After this, the thread body 12 and projections 13 forming the surgical thread for plastic surgery 10 gradually break down and are absorbed in the inside skin layers 22 and disappear. Note that in the embodiments, not only the thread body 12, but also the projections 13 are made of absorbable thread, while the residual film parts 15 are formed at the parts of the thread body 17 other than the projections (see FIG. 7). The time for the thread body 12 and projections 13 to almost completely break down and be absorbed in the inside skin layers 22 differs depending on the type of the absorbable thread, but usually is about six months. When the thread body 12 and projections 13 break down and are absorbed in the inside skin layers, as shown in FIG. 3, only the cylindrical residual film parts 15 remain in the inside skin layers.

On the other hand, as will be understood from FIG. 8, when the thread 10 is implanted in the inside skin layers 22, new skin tissue 23 is created in the inside skin layers 22. Further, when the residual film part 15 is made from gold, the creation of collagen, one type of skin tissue 23, is further promoted and the skin can be given pliability.

In this way, the thread body 12 and projections 13 gradually break down and are absorbed and new collagen skin tissue 23 is formed in a net fashion around the surgical thread for plastic surgery 10 and from the openings of the residual cylindrical film parts 15. Therefore, the thread and film parts are held by the skin tissue 23 and a tensing action to the skin 20 in the arrow a direction is maintained.

Further, as shown in FIG. 9, after the thread body 12 is absorbed, the skin tissue 23 latching on to the residual film parts 15 forms thread-like parts 25 at the inside skin layers 22, whereby the tensing action given to the skin is maintained. The newly created skin tissue 23 grows in a net fashion entering the cylindrical residual film parts 15 and latching on to the residual film parts 15 whereby the skin tissue 23 forms the thread-like parts 25. The thread-like parts 25 are comprised of the skin tissue 23 naturally created in the inside skin layers 22 of the person whose skin is given the tensing action, so will not cause any allergic reactions etc. and consequently are extremely safe.
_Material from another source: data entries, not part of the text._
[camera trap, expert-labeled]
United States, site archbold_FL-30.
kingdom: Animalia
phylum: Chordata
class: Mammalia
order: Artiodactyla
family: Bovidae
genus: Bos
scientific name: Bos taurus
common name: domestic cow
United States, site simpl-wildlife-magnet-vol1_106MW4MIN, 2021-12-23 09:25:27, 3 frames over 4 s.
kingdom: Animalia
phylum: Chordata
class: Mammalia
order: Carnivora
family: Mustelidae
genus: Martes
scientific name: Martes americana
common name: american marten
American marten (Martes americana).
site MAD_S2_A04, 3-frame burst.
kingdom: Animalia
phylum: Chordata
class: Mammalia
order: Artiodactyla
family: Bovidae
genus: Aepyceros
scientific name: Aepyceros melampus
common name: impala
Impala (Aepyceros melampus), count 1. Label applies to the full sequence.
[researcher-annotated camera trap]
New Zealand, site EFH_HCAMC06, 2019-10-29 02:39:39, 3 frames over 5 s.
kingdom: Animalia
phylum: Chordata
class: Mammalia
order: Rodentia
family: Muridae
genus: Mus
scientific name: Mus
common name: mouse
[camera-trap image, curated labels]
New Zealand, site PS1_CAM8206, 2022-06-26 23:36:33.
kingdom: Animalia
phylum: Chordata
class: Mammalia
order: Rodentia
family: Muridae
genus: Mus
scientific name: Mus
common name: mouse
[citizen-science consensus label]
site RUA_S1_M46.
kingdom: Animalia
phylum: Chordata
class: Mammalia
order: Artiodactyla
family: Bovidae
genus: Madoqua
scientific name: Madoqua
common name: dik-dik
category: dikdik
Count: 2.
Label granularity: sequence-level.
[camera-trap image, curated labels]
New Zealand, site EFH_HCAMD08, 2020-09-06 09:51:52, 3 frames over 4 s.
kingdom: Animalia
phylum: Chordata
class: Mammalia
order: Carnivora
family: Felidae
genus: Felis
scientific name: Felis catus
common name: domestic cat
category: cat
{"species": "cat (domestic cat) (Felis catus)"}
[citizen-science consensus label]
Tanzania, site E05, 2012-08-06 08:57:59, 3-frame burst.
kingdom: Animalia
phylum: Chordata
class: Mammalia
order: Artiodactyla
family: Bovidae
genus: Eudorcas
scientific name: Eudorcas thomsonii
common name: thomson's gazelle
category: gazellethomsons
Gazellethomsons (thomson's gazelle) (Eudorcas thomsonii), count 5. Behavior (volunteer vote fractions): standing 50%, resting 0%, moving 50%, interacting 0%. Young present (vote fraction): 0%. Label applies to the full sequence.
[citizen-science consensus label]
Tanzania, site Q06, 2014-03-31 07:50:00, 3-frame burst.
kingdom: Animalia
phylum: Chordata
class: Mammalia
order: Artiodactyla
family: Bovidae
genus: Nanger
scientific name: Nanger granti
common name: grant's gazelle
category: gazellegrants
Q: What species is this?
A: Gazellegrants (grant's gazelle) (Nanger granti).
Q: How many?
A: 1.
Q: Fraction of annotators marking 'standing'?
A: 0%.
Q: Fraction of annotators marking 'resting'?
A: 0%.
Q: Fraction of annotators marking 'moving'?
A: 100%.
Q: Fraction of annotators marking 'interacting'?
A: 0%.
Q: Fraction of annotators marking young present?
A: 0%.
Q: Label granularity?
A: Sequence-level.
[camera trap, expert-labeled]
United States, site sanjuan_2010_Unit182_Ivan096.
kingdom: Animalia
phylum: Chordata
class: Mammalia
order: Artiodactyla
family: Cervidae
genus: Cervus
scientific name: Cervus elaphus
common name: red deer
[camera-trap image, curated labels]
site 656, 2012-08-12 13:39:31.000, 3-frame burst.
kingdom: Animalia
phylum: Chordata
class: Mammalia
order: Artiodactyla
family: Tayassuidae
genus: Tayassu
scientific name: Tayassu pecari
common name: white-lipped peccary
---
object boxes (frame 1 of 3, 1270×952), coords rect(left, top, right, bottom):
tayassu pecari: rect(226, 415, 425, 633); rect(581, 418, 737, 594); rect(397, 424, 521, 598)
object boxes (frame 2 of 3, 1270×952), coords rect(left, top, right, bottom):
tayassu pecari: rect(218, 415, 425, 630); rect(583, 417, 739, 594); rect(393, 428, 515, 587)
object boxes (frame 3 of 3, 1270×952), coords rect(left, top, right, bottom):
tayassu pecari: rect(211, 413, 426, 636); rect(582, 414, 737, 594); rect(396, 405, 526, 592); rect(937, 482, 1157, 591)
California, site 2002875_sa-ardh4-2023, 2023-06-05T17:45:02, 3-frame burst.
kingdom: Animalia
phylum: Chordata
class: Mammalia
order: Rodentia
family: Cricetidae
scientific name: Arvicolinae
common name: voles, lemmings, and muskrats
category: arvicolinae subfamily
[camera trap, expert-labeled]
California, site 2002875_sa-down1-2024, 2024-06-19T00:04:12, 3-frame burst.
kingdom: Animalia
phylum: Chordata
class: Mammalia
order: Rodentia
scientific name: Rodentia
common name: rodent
In addition, unlike with implantation of conventional surgical thread, there is no deterioration along with time, so the skin can be given a tensing action semipermanently.

While the invention has been described with reference to specific embodiments chosen for purpose of illustration, it should be apparent that numerous modifications could be made thereto by those skilled in the art without departing from the basic concept and scope of the invention. For example, the surgical thread for plastic surgery and method of imparting tension to the skin of the present invention are not limited just to the above embodiments. They may also be applied to other locations besides the face.